Pak misbah mengangkat betis sebelah kanannya dan menyanggahkannya di atas paha kirinya. Dia kemudian memijit-mijitnya betisnya lalu dia bertanya pada nice "Sy tidak habis pikir, kenapa orang-orang pada umumnya menganggap kau biang kerok ?"

"Ah biar saja mereka mengaggap sy begitu. Seperti yang bapak pernah bilang jalan kehidupan bukan cuma satu garis lurus dimana semua orang berjalan di garis yang sama dengan berbaris rapi mengantri, kehidupan itu paralel di mana banyak jalan kehidupan namun awal dan akhirnya berada di titik yang sama. Banyaknya jalan kehidupan merupakan sumber kekuatan, semakin banyak jalan semakin kuat energi yang dimiliki kehidupan ini. nah anggapan orang terhadap diriku pastilah sesuai dengan jalan kehidupan yang mereka pilih. Seperti bapak contohnya, memilih jalan kehidupan seperti ini pastilah sangat mempengaruhi penilaian bapak terhadap sy. Begitukan pak ?"

Mendengar penjelasan panjang lebar dari nice, pak misbah manggut-manggut dan memasang ekspresi seperti orang yang lagi mendengarkan ceramah seorang ulama kondang lalu berkata "ooo ... Seperti itu ... Mmm"

Melihat ekspresi pak misbah yg dibuat-buat, nice jadi salah tingkah dan jika sudah seperti ini dia akan menggaruk-garuk kepalanya hingga rambutnya yan sudah acak-acakan bertambah acak-acakan tak karuan. Pak misbah kembali tertawa terpingkal-pingkal melihat nice yang salah tingkah jadi seperti orang bodoh. Nice langsung menyodorkan gelas air putih yg masih berisi setengah. Pak misbah mengambilnya namun tidak langsung meminumnya dia menenangkan diri sejenak baru setelah itu dia meminum air putih itu sampai habis.

"Oh iya pak ... soal buku yg bapak janjikan, sy sudah membaca beberapa reviewnya di internet. Seperti yang bapak bilang buku itu kayaknya memang menarik." Kata nice sebelum meneguk lagi kopinya.

Pak misbah ikut meneguk kopinya lalu dia berkata "buku itu memang menarik namun sayang sekali kurang orang yang tertarik meluangkan waktu untuk membaca buku setebal itu ditambah lagi novel di mata sebahagian orang-orang saat ini adalah bacaan kelas dua yang hanya dibaca saat tak ada lagi bacaan yang layak untuk dibaca."

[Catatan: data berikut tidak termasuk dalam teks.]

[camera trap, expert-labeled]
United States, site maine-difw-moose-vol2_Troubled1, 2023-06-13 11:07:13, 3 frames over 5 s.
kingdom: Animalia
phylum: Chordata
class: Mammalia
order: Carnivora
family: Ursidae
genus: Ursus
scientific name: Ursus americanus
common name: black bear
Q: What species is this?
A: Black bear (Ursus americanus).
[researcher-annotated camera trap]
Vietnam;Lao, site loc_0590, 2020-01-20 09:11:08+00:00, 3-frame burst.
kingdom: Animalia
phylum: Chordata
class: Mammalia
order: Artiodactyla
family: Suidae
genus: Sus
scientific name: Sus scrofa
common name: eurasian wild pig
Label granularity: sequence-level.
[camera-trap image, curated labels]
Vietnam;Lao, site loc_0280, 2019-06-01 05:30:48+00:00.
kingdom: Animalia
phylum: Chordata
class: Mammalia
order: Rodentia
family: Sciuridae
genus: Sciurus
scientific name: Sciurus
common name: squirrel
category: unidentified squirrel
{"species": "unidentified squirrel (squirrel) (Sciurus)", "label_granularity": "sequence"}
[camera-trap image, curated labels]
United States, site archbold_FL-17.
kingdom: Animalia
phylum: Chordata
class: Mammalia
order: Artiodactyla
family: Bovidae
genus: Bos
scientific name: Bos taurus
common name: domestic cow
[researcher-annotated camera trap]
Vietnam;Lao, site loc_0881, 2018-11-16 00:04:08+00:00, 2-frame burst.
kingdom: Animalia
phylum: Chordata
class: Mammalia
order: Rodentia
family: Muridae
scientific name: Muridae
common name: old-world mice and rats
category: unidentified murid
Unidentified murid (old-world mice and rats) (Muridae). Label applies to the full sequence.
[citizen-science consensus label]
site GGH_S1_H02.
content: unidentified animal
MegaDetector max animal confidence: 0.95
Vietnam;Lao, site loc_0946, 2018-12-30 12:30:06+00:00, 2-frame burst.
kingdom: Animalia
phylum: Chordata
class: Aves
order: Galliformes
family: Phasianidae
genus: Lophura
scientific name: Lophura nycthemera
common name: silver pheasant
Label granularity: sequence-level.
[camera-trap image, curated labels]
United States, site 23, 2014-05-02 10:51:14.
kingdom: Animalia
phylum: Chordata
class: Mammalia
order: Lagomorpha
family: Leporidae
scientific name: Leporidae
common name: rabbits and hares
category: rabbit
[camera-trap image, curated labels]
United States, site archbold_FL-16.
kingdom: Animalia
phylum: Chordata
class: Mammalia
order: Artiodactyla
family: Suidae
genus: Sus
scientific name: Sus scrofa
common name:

Pak misbah terdiam sejenak lalu dia menoleh melihat nice yang sedang berusaha merapikan rambutnya. "Nice ... kamu tak usah kecewa, tiga hari ke depan kembalilah ke sini. Kemungkinan besar buku itu sudah ada di sini dan kau sudah bisa membacanya" setelah menyelesaikan ucapannya pak misbah meneguk sisa kopinya lalu dia kembali berbicara "ah ... Kopi buatanmu memang enak" kalimat menggoda ini dia lontarkan sambil melirik dan tersenyum pada nice.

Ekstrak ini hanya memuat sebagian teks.